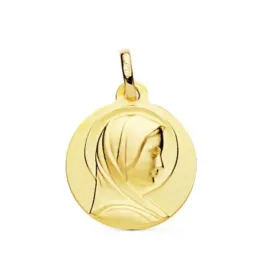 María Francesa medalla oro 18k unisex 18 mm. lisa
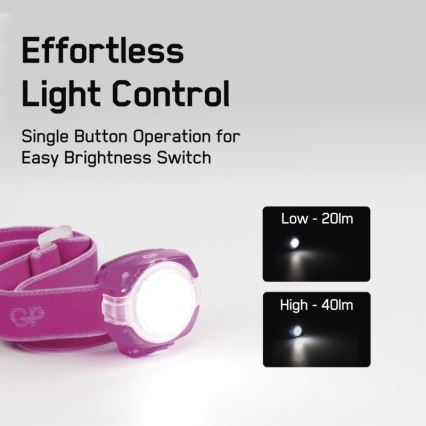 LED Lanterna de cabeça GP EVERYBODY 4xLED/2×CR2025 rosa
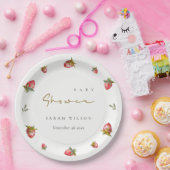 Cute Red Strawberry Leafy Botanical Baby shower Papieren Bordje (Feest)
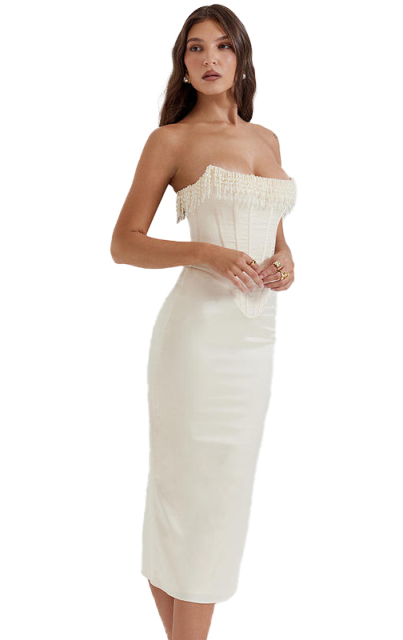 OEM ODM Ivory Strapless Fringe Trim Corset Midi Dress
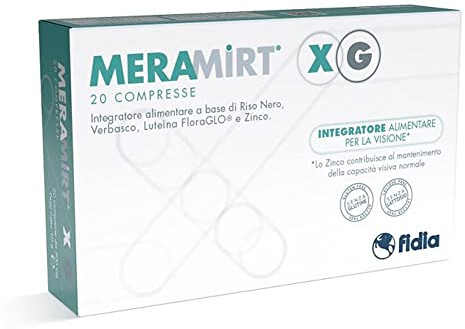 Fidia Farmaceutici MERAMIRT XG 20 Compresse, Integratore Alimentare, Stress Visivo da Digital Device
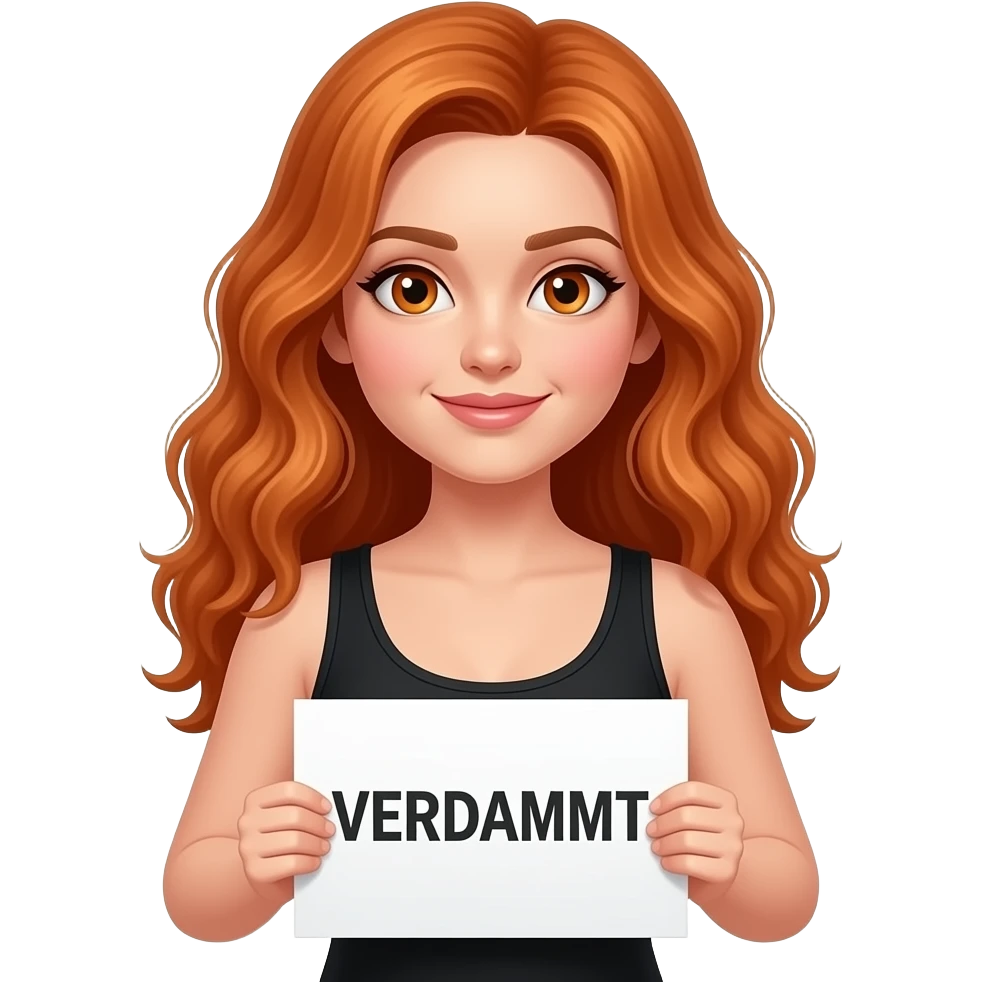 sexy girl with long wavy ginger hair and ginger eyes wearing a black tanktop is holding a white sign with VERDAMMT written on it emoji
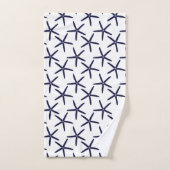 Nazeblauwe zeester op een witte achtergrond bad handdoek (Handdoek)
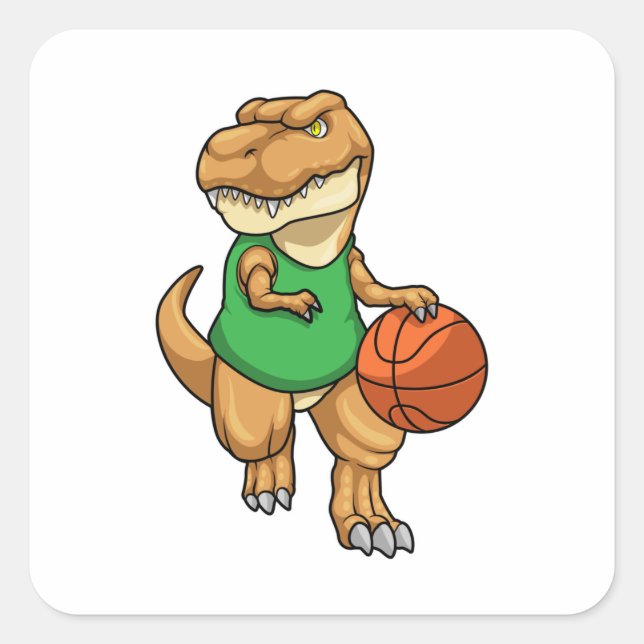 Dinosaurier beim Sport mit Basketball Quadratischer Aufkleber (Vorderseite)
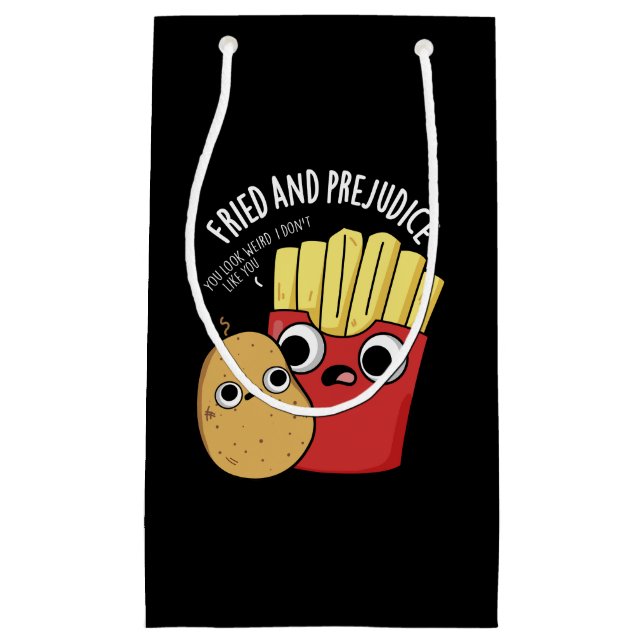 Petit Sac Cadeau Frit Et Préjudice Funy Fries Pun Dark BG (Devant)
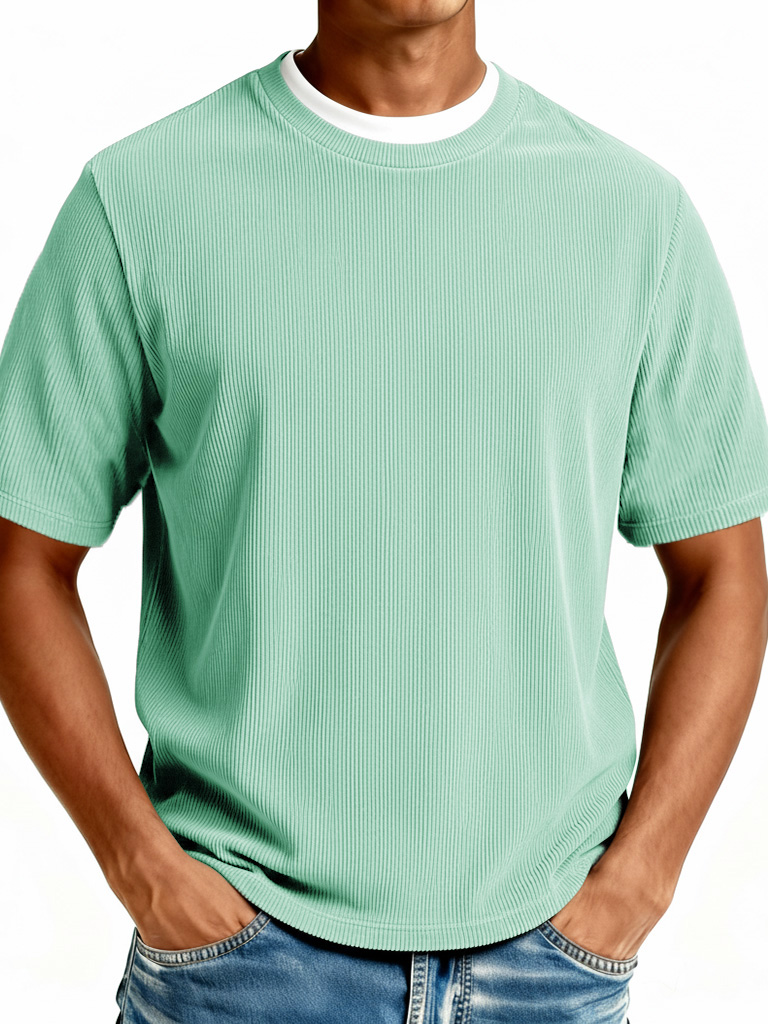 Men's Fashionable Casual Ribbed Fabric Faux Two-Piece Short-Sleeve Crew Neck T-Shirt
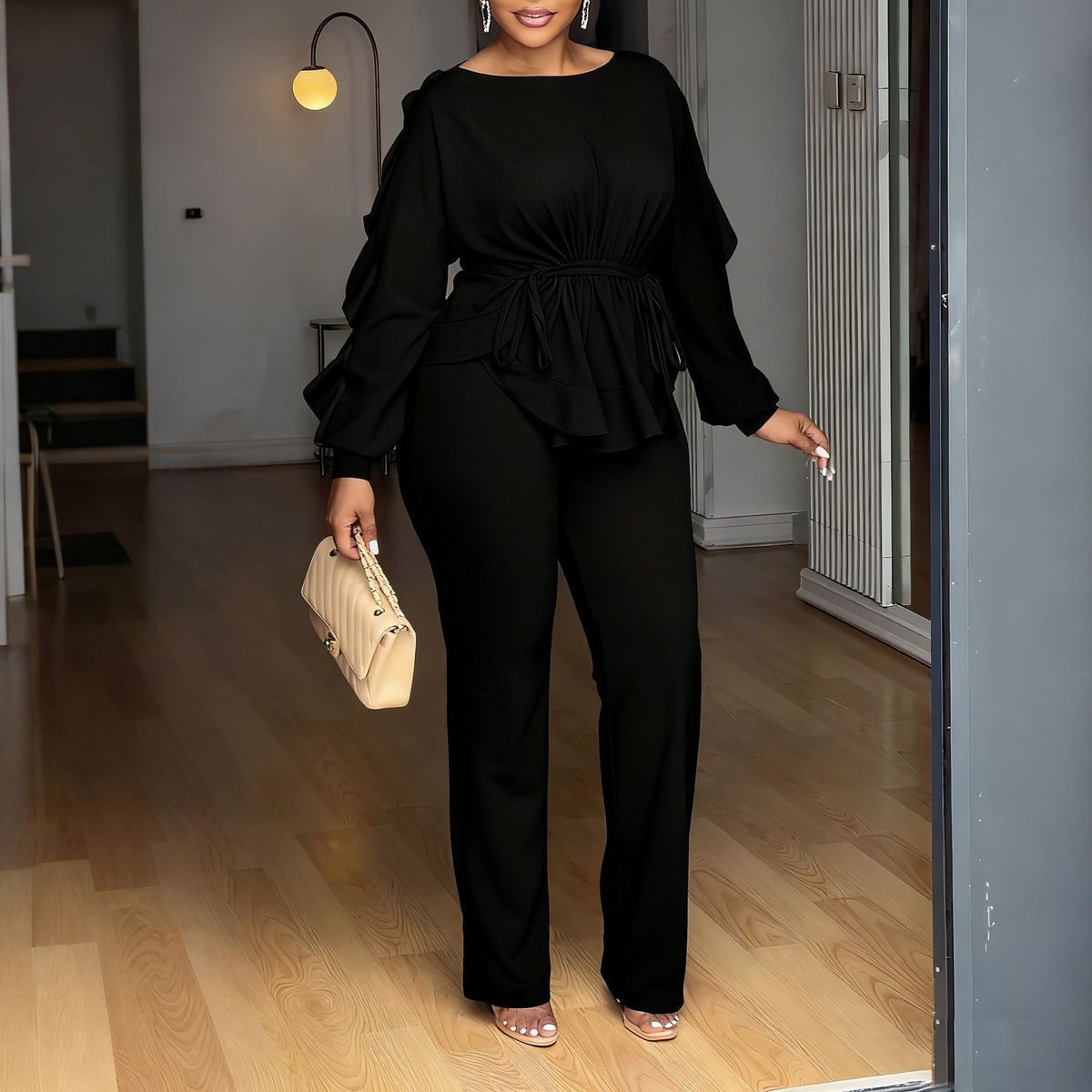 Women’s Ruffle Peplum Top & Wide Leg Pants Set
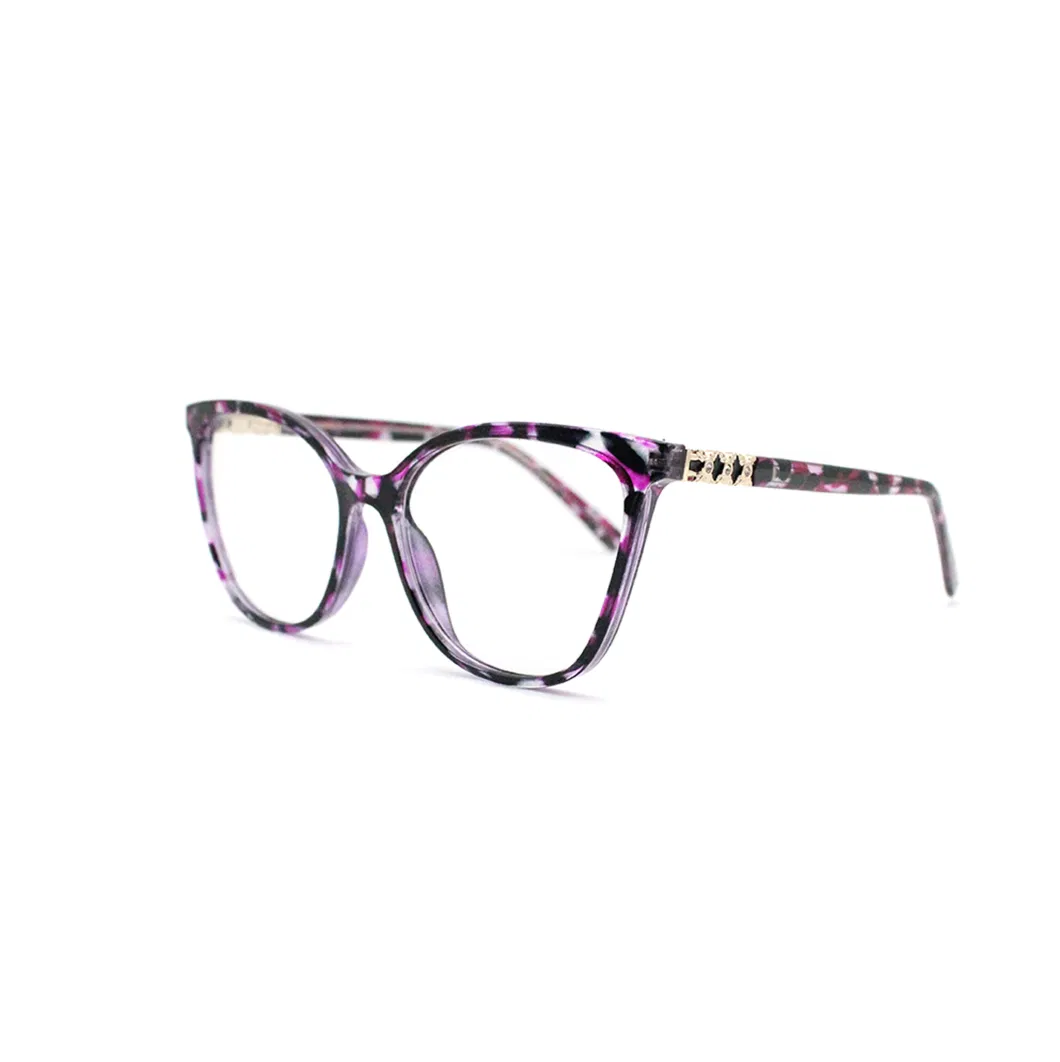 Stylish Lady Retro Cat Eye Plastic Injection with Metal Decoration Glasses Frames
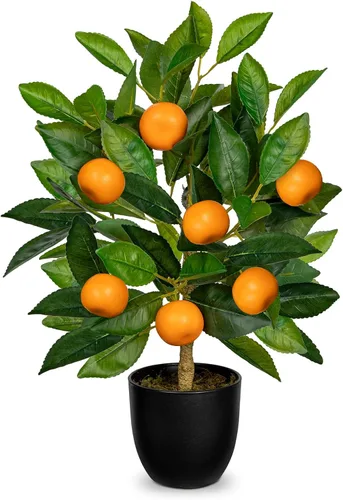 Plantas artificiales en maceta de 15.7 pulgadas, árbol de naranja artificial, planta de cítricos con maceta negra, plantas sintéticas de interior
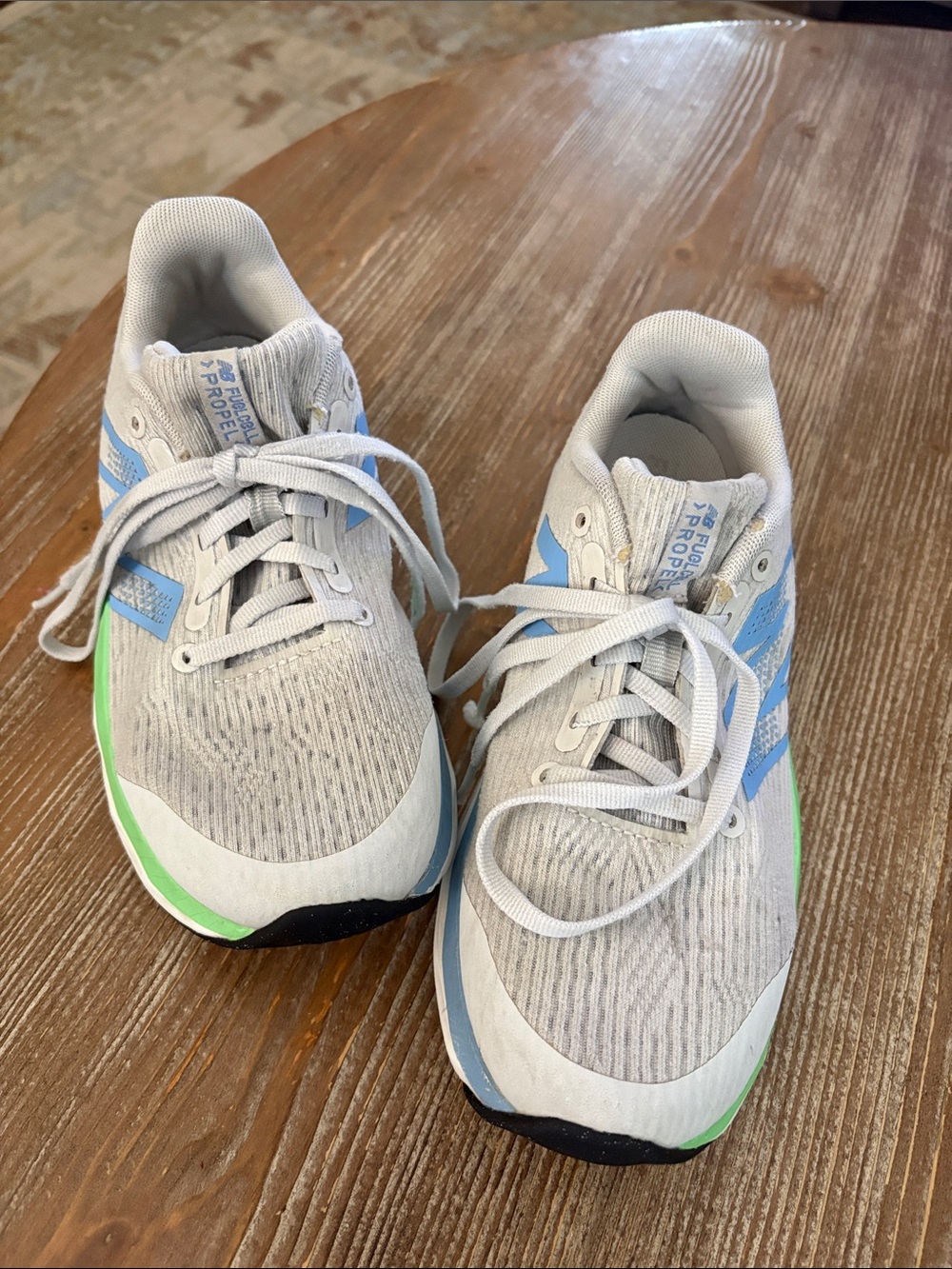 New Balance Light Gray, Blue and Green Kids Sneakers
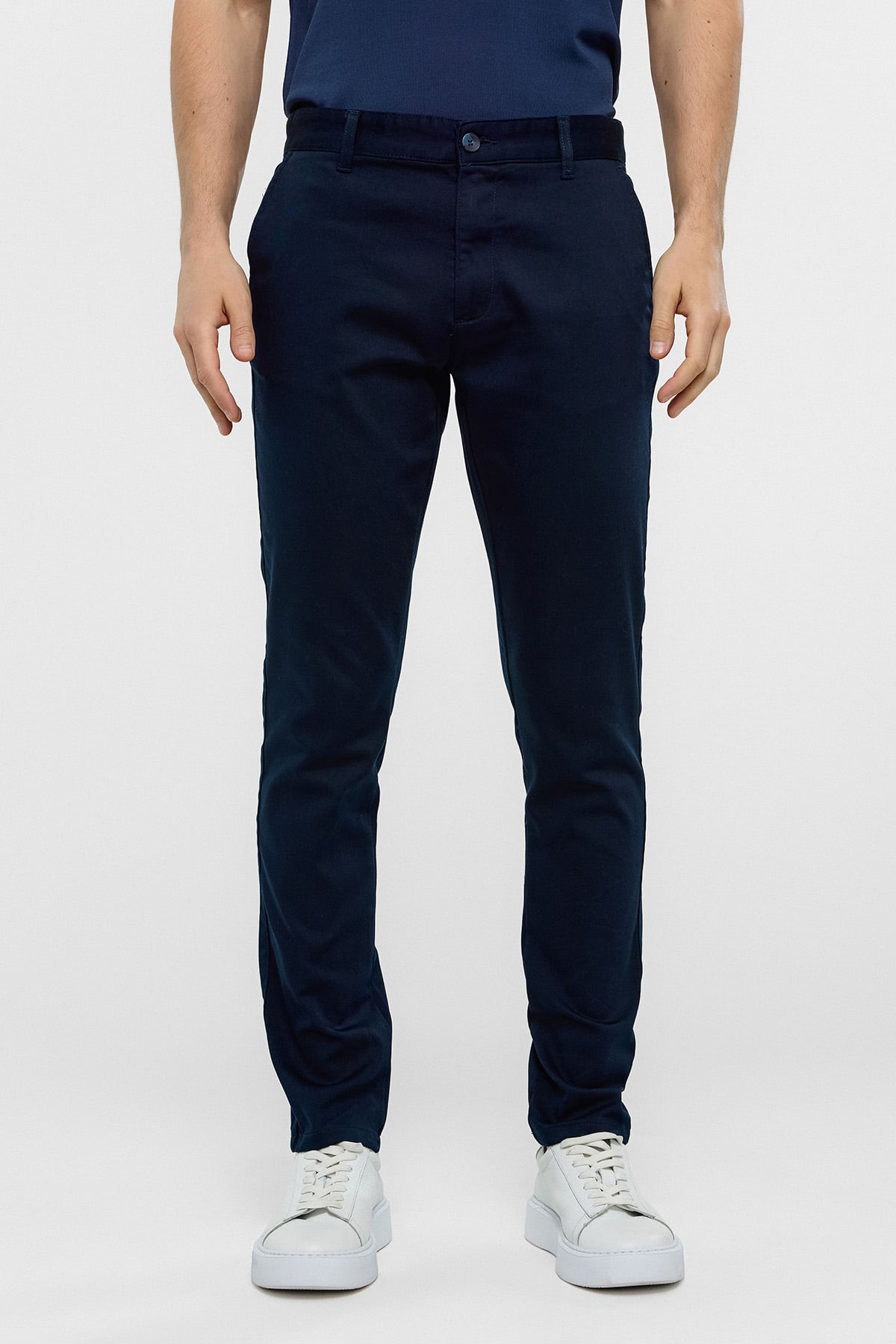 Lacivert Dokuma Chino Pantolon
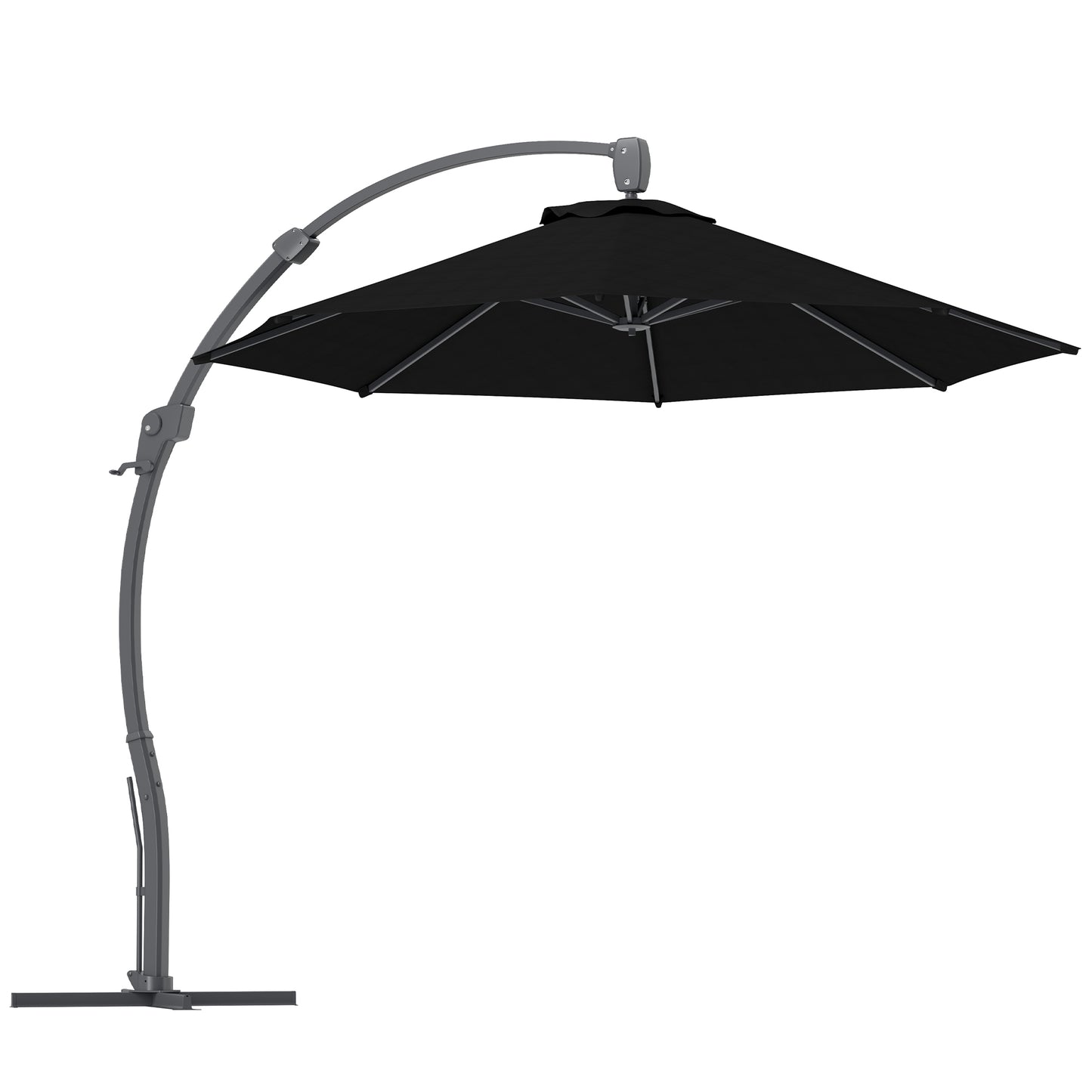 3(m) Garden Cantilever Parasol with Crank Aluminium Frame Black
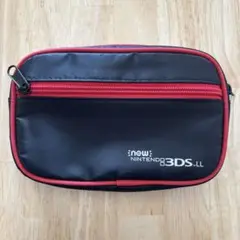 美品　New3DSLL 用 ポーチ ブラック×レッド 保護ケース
⁂
[Work to complete] Reproduce exactly the lines from the beginning of the material down to the line containing "Fidia Farmaceutici MERAMIRT", both ends included, but not the pictures or anything after.

[Problem solution]
 María Francesa medalla oro 18k unisex 18 mm. lisa
 LED Lanterna de cabeça GP EVERYBODY 4xLED/2×CR2025 rosa
 Cute Red Strawberry Leafy Botanical Baby shower Papieren Bordje (Feest)
 OEM ODM Ivory Strapless Fringe Trim Corset Midi Dress
 Fidia Farmaceutici MERAMIRT XG 20 Compresse, Integratore Alimentare, Stress Visivo da Digital Device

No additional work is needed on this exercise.